**Exercise objective:**
Return each line from the rows below that contains the word "right".

* START *

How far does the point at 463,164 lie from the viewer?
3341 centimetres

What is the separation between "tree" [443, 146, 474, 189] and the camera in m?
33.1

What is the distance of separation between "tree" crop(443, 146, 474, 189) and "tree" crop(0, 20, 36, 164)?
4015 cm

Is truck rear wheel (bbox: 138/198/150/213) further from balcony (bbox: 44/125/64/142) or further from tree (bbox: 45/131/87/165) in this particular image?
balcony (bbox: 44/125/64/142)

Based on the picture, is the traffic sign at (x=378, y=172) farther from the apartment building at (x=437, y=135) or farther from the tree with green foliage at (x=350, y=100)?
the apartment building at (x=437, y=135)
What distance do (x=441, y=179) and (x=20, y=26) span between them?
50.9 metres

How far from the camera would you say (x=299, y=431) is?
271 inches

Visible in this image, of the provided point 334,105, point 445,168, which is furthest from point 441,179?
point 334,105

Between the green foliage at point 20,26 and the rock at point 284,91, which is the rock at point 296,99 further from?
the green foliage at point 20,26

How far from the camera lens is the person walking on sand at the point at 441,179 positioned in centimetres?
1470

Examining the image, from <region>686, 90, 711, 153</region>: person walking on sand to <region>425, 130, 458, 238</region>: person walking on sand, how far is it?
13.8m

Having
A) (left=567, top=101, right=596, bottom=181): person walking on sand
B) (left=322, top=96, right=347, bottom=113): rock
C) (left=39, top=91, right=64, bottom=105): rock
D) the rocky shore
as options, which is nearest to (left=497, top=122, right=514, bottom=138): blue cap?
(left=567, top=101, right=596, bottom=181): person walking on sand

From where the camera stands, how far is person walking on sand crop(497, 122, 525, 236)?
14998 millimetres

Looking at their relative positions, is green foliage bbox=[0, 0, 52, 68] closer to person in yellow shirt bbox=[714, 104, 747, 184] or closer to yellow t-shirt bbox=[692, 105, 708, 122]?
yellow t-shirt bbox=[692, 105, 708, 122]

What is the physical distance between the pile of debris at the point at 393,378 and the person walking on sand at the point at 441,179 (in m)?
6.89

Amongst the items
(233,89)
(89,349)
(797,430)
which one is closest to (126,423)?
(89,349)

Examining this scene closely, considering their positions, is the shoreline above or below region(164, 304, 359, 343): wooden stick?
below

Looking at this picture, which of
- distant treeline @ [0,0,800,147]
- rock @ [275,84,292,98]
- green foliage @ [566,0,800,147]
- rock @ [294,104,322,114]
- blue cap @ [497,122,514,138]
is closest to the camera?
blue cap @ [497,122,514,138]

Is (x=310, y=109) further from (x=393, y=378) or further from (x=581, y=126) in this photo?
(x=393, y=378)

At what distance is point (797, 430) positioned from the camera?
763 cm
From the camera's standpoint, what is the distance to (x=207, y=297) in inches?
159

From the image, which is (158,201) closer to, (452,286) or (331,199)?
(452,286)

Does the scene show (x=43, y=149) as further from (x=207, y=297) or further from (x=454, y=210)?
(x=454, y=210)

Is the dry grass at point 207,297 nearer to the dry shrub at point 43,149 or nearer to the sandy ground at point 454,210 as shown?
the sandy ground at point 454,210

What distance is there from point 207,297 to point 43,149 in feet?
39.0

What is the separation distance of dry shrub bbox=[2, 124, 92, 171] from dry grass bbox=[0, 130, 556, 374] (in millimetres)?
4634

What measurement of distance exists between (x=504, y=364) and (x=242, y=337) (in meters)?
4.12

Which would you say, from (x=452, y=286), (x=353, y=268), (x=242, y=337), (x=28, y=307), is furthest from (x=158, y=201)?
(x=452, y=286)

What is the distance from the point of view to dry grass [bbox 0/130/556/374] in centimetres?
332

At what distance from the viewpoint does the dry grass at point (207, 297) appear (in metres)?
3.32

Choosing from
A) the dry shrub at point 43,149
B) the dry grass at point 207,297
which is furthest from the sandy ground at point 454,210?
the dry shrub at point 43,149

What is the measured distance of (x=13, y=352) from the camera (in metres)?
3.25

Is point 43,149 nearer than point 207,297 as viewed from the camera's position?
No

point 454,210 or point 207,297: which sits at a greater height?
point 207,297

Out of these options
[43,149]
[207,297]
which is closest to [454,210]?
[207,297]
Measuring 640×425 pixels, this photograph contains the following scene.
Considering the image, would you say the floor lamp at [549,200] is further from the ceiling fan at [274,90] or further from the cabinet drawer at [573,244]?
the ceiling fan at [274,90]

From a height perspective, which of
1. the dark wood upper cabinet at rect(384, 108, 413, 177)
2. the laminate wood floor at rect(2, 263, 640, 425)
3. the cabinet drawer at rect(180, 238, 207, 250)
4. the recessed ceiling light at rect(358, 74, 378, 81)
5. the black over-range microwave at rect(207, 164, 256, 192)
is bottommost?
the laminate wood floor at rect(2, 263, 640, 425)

* END *

**Answer below:**
A) (left=567, top=101, right=596, bottom=181): person walking on sand
B) (left=322, top=96, right=347, bottom=113): rock
C) (left=39, top=91, right=64, bottom=105): rock
as options, which is nearest to (left=497, top=122, right=514, bottom=138): blue cap?
(left=567, top=101, right=596, bottom=181): person walking on sand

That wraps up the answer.